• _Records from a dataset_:
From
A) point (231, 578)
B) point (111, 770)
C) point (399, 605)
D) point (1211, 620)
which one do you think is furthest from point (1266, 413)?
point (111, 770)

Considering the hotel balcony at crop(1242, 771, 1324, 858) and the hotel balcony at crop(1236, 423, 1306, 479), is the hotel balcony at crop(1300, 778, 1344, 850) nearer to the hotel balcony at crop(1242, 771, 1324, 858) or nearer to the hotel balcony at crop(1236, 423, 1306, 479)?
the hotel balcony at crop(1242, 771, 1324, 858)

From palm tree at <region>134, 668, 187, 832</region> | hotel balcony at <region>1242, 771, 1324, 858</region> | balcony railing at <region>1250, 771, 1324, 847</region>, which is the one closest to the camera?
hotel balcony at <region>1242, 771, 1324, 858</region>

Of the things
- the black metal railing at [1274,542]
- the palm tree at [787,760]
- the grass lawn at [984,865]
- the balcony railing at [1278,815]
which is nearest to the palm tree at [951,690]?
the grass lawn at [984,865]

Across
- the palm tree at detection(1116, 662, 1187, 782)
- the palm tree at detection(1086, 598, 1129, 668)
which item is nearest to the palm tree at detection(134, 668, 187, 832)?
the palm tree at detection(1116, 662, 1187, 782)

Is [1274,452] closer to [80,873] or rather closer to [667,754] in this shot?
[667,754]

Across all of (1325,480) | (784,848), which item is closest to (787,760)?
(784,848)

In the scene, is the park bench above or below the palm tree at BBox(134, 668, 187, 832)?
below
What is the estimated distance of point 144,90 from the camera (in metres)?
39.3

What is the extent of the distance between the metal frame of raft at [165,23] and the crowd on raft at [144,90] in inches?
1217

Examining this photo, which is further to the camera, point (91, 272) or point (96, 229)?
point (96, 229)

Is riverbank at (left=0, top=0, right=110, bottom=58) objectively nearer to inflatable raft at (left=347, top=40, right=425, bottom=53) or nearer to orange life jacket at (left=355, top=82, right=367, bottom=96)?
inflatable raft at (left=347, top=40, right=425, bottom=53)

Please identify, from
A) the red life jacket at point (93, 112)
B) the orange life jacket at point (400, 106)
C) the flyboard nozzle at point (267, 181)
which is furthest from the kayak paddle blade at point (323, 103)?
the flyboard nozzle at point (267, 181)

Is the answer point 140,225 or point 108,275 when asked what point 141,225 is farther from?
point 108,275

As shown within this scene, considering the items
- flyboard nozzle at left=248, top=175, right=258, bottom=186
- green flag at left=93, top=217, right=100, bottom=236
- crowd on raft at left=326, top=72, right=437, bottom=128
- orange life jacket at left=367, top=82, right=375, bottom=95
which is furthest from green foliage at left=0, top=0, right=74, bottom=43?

• _REQUIREMENT_:
Write out the full set of records exactly as given.

• _EXERCISE RESPONSE_:
From
A) point (231, 578)
B) point (111, 770)
C) point (399, 605)
D) point (1211, 620)
which one do you think is furthest from point (1266, 413)?
point (111, 770)

Considering the hotel balcony at crop(1242, 771, 1324, 858) and the hotel balcony at crop(1236, 423, 1306, 479), is the hotel balcony at crop(1300, 778, 1344, 850) nearer to the hotel balcony at crop(1242, 771, 1324, 858) or nearer to the hotel balcony at crop(1236, 423, 1306, 479)?
the hotel balcony at crop(1242, 771, 1324, 858)

From palm tree at <region>134, 668, 187, 832</region> | hotel balcony at <region>1242, 771, 1324, 858</region> | balcony railing at <region>1250, 771, 1324, 847</region>, which is the one closest to the camera?
hotel balcony at <region>1242, 771, 1324, 858</region>

Of the things
- the black metal railing at [1274,542]
- the palm tree at [787,760]
- the grass lawn at [984,865]
- the balcony railing at [1278,815]
which is nearest to the palm tree at [951,690]?
the grass lawn at [984,865]

Across
- the palm tree at detection(1116, 662, 1187, 782)
- the palm tree at detection(1086, 598, 1129, 668)
which item is nearest to the palm tree at detection(134, 668, 187, 832)?
the palm tree at detection(1116, 662, 1187, 782)

Is [1274,452] closer to [80,873] or rather closer to [667,754] in this shot?
[667,754]

Across all of (1325,480) | (784,848), which item is closest to (787,760)?
(784,848)

In the scene, is the park bench above or below the palm tree at BBox(134, 668, 187, 832)?
below
What is the estimated distance of point 144,90 from the camera (in metres)?
39.3

What is the extent of the distance between the metal frame of raft at [165,23] and the crowd on raft at [144,90] in inches?
1217

Examining this photo, which is further to the camera, point (91, 272) or point (96, 229)?
point (96, 229)

Is riverbank at (left=0, top=0, right=110, bottom=58) objectively nearer to inflatable raft at (left=347, top=40, right=425, bottom=53) or nearer to orange life jacket at (left=355, top=82, right=367, bottom=96)?
inflatable raft at (left=347, top=40, right=425, bottom=53)

Please identify, from
A) the red life jacket at point (93, 112)
B) the orange life jacket at point (400, 106)
C) the flyboard nozzle at point (267, 181)
which is furthest from the kayak paddle blade at point (323, 103)?
the flyboard nozzle at point (267, 181)

Is the answer point 140,225 or point 108,275 when asked what point 141,225 is farther from?
point 108,275

As shown within this scene, considering the items
- flyboard nozzle at left=248, top=175, right=258, bottom=186
- green flag at left=93, top=217, right=100, bottom=236
- crowd on raft at left=326, top=72, right=437, bottom=128
- orange life jacket at left=367, top=82, right=375, bottom=95
which is furthest from green foliage at left=0, top=0, right=74, bottom=43?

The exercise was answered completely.